Why did we decide on this approach and what value does it offer?
- Addressing evidence gaps – we wanted to address a gap in the evidence around the impact of the holistic nature of models like Bromley by Bow on wellbeing and on health inequality. Because our research focused on the whole model, we were able to see themes that cut across job roles, professional identities, and even the organisational boundaries that are part of the model (it is both a group of Health Centres and a Community Centre). From this we identified that core to the Bromley by Bow model is work that is both about meeting need and offering opportunity. We can see that this mix of work matches what the community say they want and need: they both need a space for tackling urgent issues with their health, housing or debt and they want the space to grow and contribute. There are times when the balance can be off and people (staff and community members) can feel frustrated with the limits to activities and support which only focus on meeting need. From this evidence, we suggest that it is the combination of meeting need and offering opportunity under one roof that is valuable to wellbeing creation and tackling health inequality.

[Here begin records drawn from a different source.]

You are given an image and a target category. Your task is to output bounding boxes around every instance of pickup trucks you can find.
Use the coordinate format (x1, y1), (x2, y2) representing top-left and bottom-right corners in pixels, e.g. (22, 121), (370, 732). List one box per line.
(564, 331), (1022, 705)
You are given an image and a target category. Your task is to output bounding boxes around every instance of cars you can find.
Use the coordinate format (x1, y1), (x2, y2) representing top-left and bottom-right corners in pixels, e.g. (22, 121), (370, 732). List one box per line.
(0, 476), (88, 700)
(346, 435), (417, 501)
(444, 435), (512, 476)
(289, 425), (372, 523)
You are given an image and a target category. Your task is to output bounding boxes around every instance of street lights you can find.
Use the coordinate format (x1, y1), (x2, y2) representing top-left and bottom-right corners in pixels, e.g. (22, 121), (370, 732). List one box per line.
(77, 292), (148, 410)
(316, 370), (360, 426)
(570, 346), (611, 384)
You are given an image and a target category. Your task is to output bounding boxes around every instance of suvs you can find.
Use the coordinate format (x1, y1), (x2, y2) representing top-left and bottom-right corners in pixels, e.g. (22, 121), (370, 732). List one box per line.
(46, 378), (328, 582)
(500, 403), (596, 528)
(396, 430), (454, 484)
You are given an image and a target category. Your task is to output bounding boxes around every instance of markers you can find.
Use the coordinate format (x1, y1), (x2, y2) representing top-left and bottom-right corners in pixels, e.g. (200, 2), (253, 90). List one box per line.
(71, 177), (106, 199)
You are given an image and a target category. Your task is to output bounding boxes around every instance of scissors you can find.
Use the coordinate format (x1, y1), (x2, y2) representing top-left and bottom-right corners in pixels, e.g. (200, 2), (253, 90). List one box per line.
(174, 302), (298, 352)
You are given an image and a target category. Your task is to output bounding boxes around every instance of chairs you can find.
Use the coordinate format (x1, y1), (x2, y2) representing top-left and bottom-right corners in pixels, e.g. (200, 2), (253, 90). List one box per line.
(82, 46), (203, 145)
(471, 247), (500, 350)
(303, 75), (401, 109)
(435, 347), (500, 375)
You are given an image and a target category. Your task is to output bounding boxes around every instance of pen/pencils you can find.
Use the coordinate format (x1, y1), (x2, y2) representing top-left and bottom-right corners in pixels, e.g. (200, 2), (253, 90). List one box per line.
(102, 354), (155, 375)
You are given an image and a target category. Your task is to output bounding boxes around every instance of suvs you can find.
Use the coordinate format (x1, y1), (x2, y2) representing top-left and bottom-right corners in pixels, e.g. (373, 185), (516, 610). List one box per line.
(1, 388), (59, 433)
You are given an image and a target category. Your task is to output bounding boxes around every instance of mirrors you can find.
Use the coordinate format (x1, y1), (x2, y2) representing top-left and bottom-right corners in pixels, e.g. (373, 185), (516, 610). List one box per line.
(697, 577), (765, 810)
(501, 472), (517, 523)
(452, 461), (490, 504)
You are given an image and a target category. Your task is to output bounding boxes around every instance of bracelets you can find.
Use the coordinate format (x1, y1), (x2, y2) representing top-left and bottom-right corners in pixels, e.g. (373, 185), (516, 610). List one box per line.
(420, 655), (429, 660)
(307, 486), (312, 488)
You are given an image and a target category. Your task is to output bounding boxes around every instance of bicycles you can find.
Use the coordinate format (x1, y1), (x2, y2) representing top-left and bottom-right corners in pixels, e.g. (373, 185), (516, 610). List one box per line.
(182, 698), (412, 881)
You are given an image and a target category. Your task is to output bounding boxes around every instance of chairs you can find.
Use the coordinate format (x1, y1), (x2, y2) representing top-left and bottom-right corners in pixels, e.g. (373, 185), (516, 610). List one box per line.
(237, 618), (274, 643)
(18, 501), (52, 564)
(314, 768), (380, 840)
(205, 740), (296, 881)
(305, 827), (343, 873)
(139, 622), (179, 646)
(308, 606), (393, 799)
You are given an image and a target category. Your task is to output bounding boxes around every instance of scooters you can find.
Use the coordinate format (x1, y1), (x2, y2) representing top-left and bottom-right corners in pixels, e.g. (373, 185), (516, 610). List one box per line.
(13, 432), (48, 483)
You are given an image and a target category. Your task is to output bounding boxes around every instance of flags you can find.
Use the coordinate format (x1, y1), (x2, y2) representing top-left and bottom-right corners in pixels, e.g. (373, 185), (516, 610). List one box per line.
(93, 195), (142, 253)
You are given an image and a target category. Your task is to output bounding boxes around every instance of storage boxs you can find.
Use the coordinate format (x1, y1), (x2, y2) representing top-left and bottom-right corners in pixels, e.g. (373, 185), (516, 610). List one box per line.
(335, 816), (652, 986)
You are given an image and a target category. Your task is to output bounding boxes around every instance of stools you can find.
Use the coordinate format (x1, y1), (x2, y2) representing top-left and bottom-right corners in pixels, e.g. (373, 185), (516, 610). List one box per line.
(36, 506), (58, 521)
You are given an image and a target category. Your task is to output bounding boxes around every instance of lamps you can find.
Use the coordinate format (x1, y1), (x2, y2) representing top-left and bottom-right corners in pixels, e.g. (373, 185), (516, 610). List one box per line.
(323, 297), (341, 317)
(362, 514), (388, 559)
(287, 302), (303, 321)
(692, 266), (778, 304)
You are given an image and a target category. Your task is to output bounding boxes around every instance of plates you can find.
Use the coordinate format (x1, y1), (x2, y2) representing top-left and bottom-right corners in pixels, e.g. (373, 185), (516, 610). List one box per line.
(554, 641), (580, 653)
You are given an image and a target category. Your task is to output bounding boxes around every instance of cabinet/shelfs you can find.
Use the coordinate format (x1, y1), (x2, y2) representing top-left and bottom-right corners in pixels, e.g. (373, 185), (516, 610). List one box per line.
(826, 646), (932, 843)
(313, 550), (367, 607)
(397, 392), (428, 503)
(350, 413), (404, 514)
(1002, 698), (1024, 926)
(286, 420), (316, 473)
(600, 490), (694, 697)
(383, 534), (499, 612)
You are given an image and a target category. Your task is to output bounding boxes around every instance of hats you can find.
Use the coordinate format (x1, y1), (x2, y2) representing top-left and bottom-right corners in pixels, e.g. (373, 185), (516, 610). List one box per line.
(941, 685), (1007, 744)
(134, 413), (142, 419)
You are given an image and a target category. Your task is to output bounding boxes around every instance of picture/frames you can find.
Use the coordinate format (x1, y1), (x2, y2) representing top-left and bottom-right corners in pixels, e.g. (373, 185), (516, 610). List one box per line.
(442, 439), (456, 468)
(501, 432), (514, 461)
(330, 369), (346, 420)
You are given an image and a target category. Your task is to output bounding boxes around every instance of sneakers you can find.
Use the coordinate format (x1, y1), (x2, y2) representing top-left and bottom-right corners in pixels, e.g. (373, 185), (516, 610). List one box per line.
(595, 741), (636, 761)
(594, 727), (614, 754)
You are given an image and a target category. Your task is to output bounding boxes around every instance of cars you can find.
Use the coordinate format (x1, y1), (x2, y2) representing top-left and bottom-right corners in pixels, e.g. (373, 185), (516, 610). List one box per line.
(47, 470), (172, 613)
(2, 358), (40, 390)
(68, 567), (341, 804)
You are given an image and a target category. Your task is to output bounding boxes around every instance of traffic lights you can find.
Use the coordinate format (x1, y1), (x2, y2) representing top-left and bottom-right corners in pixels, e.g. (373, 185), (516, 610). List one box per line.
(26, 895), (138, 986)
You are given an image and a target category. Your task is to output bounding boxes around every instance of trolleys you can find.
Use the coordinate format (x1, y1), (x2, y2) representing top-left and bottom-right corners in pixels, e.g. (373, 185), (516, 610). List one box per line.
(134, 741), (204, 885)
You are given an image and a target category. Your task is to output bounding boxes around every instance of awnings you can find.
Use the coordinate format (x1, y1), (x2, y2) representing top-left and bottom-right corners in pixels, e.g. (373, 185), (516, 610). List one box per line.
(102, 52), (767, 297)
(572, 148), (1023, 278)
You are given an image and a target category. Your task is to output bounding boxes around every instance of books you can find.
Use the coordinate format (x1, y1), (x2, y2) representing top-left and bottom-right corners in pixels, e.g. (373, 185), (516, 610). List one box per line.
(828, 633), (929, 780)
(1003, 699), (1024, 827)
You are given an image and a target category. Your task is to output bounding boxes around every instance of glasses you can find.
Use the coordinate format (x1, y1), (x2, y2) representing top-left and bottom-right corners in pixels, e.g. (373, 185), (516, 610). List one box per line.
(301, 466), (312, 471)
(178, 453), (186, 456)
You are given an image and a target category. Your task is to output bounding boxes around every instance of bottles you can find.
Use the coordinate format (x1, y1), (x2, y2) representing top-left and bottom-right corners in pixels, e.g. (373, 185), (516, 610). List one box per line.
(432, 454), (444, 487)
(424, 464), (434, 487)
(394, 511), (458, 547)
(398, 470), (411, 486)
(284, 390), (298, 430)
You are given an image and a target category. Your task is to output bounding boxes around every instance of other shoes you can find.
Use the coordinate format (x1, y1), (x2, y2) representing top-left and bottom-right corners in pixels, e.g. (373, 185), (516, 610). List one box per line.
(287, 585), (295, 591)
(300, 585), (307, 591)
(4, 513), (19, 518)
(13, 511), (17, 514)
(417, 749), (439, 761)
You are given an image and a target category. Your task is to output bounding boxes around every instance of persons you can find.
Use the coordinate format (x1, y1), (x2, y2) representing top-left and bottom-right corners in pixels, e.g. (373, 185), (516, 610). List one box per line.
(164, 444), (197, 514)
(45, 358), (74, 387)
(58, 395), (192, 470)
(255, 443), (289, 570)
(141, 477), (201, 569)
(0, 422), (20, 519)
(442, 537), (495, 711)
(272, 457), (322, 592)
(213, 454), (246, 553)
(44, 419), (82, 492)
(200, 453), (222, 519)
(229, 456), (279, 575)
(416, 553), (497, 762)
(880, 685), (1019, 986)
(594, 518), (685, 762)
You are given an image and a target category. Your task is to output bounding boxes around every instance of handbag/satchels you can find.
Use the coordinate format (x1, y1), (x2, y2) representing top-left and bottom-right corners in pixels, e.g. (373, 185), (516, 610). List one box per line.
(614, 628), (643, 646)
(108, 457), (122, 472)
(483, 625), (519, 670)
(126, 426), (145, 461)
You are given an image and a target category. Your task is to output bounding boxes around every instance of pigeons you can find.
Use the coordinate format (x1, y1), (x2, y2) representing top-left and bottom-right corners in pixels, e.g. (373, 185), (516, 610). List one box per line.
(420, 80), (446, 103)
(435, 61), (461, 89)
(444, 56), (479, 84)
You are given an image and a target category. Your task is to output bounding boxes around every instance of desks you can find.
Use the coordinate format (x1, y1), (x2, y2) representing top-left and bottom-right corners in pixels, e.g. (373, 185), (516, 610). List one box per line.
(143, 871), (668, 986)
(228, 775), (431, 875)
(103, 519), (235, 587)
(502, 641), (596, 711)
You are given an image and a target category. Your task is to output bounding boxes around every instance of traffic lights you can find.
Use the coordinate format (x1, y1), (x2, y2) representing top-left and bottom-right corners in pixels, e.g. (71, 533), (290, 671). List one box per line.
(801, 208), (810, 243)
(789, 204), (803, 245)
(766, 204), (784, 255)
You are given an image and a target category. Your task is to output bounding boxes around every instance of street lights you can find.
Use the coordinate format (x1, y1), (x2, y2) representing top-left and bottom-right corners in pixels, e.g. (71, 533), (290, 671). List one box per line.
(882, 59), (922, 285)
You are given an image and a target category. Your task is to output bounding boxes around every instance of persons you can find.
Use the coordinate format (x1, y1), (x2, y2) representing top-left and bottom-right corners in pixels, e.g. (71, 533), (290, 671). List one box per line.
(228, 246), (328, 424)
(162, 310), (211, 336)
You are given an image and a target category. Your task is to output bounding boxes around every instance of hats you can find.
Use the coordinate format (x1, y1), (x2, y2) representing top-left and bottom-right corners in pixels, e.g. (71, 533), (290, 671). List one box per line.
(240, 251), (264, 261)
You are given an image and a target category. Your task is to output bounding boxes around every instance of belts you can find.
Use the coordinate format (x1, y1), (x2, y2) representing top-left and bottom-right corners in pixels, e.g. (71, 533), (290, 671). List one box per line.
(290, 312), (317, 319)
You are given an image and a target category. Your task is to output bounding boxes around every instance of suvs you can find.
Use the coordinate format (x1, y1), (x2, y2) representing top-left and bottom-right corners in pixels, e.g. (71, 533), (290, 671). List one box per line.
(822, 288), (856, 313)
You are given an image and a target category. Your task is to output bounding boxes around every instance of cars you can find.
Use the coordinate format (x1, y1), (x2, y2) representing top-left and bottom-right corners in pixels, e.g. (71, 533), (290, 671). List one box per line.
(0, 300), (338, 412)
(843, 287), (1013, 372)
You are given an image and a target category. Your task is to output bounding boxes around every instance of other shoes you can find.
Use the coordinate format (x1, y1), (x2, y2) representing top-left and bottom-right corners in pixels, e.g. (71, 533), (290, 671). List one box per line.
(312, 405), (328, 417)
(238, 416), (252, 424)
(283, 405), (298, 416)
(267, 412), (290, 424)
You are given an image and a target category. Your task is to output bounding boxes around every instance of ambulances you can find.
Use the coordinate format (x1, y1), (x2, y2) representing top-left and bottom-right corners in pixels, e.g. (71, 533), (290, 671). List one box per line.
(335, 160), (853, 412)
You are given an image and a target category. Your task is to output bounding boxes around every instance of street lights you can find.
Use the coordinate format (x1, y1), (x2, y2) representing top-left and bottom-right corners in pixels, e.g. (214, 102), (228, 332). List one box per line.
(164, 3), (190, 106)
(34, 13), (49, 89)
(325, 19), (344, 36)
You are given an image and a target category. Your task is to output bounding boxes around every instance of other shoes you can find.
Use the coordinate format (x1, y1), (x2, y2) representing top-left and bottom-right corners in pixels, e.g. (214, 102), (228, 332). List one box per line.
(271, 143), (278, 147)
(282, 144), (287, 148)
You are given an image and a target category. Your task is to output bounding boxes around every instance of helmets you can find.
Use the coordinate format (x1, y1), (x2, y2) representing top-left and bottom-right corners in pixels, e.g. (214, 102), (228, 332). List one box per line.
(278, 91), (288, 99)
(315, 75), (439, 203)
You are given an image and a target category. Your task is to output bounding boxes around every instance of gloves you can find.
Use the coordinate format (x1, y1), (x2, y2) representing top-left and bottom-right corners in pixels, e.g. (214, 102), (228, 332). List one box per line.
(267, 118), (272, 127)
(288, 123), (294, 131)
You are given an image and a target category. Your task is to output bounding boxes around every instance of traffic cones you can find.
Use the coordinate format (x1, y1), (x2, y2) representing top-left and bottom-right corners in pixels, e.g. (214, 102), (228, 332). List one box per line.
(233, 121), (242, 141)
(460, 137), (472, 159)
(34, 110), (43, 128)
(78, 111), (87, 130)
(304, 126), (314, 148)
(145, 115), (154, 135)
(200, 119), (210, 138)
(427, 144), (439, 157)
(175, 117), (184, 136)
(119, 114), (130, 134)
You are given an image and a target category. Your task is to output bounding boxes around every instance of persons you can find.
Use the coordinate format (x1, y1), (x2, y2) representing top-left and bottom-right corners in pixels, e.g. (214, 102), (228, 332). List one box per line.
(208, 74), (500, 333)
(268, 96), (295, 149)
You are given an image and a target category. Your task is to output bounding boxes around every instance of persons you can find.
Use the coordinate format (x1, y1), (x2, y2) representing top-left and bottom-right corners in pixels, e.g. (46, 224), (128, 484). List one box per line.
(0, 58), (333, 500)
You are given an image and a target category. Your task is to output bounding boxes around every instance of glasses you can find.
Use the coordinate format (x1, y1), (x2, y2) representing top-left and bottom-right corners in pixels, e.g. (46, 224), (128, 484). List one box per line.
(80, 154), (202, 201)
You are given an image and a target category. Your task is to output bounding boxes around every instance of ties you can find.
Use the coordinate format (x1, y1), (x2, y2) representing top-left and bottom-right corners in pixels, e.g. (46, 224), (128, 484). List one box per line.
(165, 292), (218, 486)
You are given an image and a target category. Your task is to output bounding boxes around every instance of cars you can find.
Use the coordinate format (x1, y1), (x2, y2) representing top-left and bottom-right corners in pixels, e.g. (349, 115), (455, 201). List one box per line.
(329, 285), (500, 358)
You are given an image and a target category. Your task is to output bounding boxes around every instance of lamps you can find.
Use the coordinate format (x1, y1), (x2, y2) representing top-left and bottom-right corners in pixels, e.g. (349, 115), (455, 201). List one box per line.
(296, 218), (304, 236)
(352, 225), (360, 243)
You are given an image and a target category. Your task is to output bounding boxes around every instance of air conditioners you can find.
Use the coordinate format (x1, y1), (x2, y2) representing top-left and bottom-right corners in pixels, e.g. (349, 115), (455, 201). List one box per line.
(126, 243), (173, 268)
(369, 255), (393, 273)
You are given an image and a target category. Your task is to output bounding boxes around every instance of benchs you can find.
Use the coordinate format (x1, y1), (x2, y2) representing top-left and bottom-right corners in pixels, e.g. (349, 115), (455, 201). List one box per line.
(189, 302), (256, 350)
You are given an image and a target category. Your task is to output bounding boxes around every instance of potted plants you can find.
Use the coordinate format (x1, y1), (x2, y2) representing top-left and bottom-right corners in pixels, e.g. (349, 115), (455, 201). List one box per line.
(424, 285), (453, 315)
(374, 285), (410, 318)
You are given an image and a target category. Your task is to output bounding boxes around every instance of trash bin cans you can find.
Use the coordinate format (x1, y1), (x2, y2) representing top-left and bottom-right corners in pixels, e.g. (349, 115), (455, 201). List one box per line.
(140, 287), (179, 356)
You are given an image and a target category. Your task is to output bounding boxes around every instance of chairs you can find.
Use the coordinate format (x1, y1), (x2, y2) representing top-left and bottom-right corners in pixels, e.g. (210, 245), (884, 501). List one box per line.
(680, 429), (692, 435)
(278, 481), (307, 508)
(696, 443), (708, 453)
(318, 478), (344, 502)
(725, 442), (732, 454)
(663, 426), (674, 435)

- Bureaucracy drawbacks – given that it is not clear that the current suite of ‘KPIs’ are always related to reality, we wanted to create accurate measures that align with how people live their lives and the work taking place day today. Our research focused on the visible as well as the invisible work that people do in their jobs as well as the enablers and barriers to people’s wellbeing. As one example, local people told us many stories which highlight the impact of unrelenting bureaucracy on existing mental health issues. In turn, GPs showed us how they act as a gatekeeper for information on behalf of their patients, with one commenting “we are the risk sink” for the wider system. This evidence suggests mechanisms such as connecting people to resources and doing administrative work for them may be important to measure when evaluating community-based approaches to wellbeing.
- Human interaction: wellbeing rich, time poor – we wanted to create a pathway for collecting evidence and generating knowledge which measures outcomes that are valued by people themselves. This is of crucial importance if strategic decisions are to made off this back of these resources. And because, at a ground level, our observation is that measurement uses precious resources and subtly directs behaviour: it can be both a force for good or an unhelpful distraction. One of the things that emerged from asking people what they value was the opportunity to ‘give and get back’: to contribute as a human being, to form connections through doing so, and to learn and grow. Interestingly, Bromley by Bow grew from such simple acts of reciprocity, from humans creating something together. Yet in the modern day, staff told us that there isn’t as much time as there once was for such exchanges. Bromley by Bow has approximately forty different funding streams all requiring different outputs to be counted. Few of which are related to capturing reciprocal ways of working that build agency and ownership. This is significant for health inequality, since we know that agency is fundamental to wellbeing. Our assertion is that creating measurement which is targeted to what matters to people can play a role in directing staff and policy makers’ work (and impact) towards the things that count, rather than the things that can be easily counted.
A woven tale of wellbeing
To conclude, when we ask who decides about these measures, we’re asking that from the belief that research and evidence helps policy makers and strategic thinkers to make ethical decisions about creating wellbeing and addressing inequality.
And to do that we stress the importance of genuinely grappling with the complex realities of life, of service delivery, of community development. The wisdom of communities to understand and define what’s valuable and practice knowledge about what works are important benchmarks of accountability, and should be loud and clear in any evaluation of community-based models.